Acuity Brands, an Atlanta based electronics manufacturing company announced its acquisition of Lucid Design Group, a provider of building analytics and business intelligence platform. Terms of the deal were not disclosed. Acuity looks forward to unlocking the value of the Internet of Things (IoT) capabilities in buildings by combining Lucid’s software platform with Acuity Brand’s networked sensors.

Based in Oakland, CA, Lucid provides a SaaS-based BuildingOS platform that enables users to gain insights into the operations of their buildings. Lucid has built integrations into over 180 different building data systems and services, including systems tracking utility data, building automation systems, work order systems, and property management solutions.

“We are excited by the opportunity to leverage Acuity Brands’ broad IoT and control capabilities to deliver a complete solution to our customers,”Will Coleman, CEO, Lucid Design Group, Inc.

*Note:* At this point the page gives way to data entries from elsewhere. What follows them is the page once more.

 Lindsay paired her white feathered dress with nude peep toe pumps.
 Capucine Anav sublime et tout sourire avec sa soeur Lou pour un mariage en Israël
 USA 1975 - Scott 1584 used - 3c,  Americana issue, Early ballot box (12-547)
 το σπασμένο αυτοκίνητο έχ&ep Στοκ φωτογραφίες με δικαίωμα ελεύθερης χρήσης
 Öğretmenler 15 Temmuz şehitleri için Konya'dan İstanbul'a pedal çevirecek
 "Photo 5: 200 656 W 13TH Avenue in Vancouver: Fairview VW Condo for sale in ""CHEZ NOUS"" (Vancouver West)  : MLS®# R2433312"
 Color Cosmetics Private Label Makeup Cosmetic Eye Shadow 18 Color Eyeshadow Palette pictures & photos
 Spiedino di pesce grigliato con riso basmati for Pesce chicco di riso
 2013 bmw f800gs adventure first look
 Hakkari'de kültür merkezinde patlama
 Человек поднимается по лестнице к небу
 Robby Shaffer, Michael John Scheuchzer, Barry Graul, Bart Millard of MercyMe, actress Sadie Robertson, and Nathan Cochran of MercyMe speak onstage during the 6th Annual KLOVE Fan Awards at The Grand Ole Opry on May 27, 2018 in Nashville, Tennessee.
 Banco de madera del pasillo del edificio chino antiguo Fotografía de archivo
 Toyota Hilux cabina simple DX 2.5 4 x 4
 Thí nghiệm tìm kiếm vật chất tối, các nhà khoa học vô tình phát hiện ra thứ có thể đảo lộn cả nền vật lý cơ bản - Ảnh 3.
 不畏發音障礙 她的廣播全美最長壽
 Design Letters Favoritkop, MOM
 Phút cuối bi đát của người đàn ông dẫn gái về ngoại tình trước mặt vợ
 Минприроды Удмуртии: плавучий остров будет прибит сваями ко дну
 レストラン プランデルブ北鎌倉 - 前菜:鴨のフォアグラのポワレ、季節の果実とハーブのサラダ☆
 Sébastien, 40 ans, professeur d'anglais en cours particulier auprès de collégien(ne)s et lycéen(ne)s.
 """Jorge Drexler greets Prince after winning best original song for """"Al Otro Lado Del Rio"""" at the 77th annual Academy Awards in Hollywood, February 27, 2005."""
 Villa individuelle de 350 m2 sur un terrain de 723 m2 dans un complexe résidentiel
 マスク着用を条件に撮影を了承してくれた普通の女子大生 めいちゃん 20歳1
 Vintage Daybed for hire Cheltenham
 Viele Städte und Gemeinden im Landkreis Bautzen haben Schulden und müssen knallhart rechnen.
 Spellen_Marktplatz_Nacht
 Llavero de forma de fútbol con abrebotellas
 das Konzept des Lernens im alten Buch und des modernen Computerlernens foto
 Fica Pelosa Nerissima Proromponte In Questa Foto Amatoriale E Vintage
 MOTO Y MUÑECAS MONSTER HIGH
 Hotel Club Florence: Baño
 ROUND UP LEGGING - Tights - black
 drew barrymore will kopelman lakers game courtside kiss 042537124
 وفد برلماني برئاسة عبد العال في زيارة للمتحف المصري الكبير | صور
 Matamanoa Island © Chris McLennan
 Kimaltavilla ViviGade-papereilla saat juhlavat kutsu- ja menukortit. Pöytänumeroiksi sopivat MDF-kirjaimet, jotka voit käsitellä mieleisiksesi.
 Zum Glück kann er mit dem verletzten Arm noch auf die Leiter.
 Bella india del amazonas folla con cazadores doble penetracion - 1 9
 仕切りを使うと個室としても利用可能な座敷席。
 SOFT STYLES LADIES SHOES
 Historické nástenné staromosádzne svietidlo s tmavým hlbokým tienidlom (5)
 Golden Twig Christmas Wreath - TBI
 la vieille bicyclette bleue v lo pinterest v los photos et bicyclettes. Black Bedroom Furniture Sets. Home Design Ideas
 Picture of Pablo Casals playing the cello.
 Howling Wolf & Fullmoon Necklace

Acuity Brands, a leading provider of lighting and building management solutions hit $ 3.5 billion in sales in 2017. While the acquisition is not expected to have a material impact on the financial bottom line of the company this year, it will fuel growth for Acuity in years to come.

“Lucid’s technology will allow us to extend the power of our digital networked lighting, building management and IoT solutions,” Laurent J. Vernerey, President of the Acuity Technology Group and Executive Vice President of Acuity Brands, Inc.

Over the past few years, Acuity Brands is transforming from a traditional lighting manufacturer into a state-of-the-art software solution provider within the IoT domain. In July 2016, Acuity made a similar acquisition of 100 percent equity stake in San Francisco-based DGLogik Inc., a provider of innovative software solutions for efficient energy usage and facility performance to enhance its portfolio of holistic IoT solutions.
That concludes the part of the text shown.